Secretário nega conflito de interesses
O Condepac é identificado como o órgão “responsável por garantir a proteção e preservação dos bens culturais que fazem parte da identidade do Distrito Federal”.
O presidente do Condepac é o secretário de Cultura, Claudio Abrantes. Ex-deputado distrital, o político é filiado ao PSD, partido que é comandado por Paulo Octávio, dono do Brasília Palace Hotel, no DF.
Questionado pela reportagem, Cláudio Abrantes disse que o Condepac começará, nesta terça-feira, a analisar tecnicamente o projeto. O secretário negou conflito de interesses e afirmou que deixará o PSD. “Amanhã a gente começa a discussão, que, no nosso entendimento, é técnica”, declarou.
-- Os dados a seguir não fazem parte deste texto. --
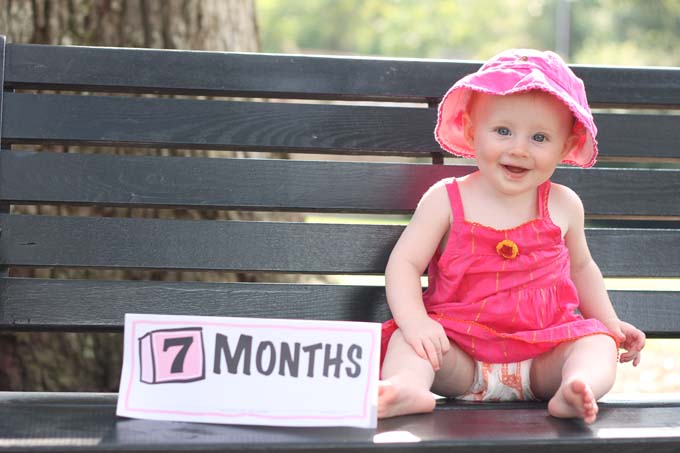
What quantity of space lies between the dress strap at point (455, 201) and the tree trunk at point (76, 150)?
4.04 feet

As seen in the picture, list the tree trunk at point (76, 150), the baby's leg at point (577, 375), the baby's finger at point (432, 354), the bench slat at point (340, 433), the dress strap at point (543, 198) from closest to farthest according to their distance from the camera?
the bench slat at point (340, 433), the baby's leg at point (577, 375), the baby's finger at point (432, 354), the dress strap at point (543, 198), the tree trunk at point (76, 150)

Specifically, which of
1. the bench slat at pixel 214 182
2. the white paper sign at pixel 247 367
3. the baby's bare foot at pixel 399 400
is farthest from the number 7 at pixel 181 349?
the bench slat at pixel 214 182

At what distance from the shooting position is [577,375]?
2.13 m

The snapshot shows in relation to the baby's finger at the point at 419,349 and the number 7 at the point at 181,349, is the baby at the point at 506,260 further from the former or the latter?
the number 7 at the point at 181,349

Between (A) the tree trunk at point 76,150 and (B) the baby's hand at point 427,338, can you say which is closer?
(B) the baby's hand at point 427,338

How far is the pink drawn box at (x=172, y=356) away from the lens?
192 centimetres

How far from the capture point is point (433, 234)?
2.43 metres

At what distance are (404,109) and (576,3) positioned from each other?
1645 inches

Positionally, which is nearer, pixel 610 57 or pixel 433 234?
pixel 433 234

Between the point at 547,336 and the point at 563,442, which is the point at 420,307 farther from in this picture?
the point at 563,442

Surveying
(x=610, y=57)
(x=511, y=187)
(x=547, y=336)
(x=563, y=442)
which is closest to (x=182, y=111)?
(x=511, y=187)

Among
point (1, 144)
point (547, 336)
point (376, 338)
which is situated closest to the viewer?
point (376, 338)

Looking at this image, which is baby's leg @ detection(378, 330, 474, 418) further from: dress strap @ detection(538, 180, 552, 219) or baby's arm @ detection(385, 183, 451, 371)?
dress strap @ detection(538, 180, 552, 219)

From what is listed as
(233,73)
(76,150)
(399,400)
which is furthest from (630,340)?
(76,150)
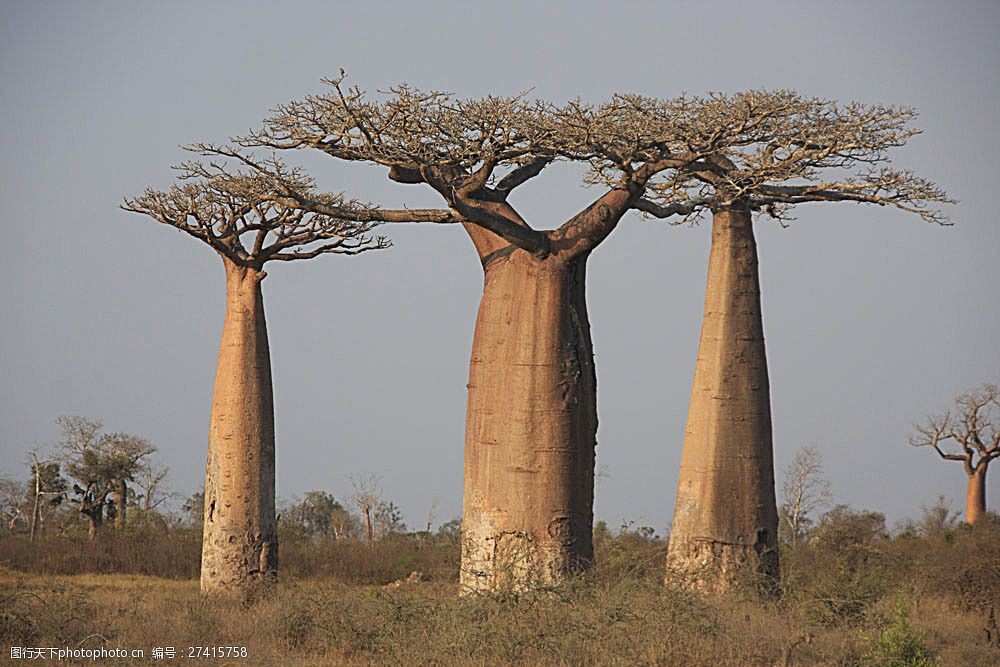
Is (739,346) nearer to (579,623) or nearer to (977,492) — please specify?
(579,623)

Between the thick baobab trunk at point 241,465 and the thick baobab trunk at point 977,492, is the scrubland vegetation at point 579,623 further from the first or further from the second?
the thick baobab trunk at point 977,492

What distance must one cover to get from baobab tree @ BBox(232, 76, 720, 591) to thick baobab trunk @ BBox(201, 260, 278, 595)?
102 inches

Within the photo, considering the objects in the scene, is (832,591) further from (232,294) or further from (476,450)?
(232,294)

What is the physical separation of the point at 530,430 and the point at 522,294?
0.90 metres

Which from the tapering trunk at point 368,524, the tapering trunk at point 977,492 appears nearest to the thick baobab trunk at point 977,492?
the tapering trunk at point 977,492

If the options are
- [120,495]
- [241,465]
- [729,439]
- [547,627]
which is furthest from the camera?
[120,495]

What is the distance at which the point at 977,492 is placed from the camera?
1973 centimetres

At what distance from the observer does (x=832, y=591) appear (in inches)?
327

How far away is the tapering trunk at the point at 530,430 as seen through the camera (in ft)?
26.6

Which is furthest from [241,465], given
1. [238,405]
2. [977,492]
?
[977,492]

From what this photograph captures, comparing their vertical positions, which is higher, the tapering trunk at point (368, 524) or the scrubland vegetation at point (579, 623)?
the tapering trunk at point (368, 524)

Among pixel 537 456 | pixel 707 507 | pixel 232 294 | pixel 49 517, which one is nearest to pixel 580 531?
pixel 537 456

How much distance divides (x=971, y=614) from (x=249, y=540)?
568 centimetres

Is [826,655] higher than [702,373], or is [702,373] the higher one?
[702,373]
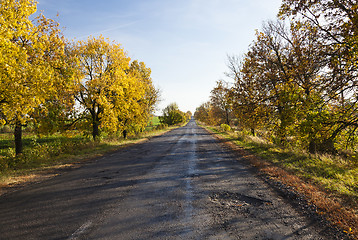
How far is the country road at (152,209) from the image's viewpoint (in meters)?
3.57

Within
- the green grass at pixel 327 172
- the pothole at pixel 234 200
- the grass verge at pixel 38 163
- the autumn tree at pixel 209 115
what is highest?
the autumn tree at pixel 209 115

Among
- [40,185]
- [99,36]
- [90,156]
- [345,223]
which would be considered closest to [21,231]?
[40,185]

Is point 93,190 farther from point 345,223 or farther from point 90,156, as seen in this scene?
point 90,156

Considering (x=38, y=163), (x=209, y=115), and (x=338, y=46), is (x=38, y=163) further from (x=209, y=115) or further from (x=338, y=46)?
(x=209, y=115)

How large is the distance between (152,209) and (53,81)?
26.9ft

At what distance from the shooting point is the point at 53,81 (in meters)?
9.38

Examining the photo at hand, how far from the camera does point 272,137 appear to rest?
13172mm

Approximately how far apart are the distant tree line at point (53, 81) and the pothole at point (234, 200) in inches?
319

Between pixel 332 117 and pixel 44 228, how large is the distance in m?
9.07

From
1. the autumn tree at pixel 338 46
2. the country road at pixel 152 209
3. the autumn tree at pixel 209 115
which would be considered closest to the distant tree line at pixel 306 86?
the autumn tree at pixel 338 46

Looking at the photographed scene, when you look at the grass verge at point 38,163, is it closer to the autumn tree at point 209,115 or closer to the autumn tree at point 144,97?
the autumn tree at point 144,97

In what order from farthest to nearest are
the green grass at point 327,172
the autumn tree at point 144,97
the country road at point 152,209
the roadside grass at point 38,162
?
the autumn tree at point 144,97 < the roadside grass at point 38,162 < the green grass at point 327,172 < the country road at point 152,209

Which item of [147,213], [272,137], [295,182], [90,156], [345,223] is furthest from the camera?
[272,137]

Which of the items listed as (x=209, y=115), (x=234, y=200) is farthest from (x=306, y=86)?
(x=209, y=115)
O secretário enfatizou que o tombamento do bem não é discutido neste processo. “Se ele vai ser tombado é um processo à parte, específico sobre essa edificação. Pelo que eu soube, foi arquivado por falha no prosseguimento, porque a própria legislação exige que o proprietário seja notificado para se manifestar”, informou.
O outro lado
Em nota, a PaulOOCtávio disse “a nova edificação ocupará área dentro do potencial construtivo do lote e que, como já expressou Paulo Niemeyer, neto do autor do projeto do Brasília Palace Hotel, a utilização do espaço era desejo de Oscar Niemeyer”.
“Também é importante destacar que a nova edificação vai ser ocupada com outra unidade hoteleira independente, sem relacionamento direto com o conjunto integrado pelo Brasília Palace, e sem interferência visual na paisagem a partir do pilotis”, afirmou.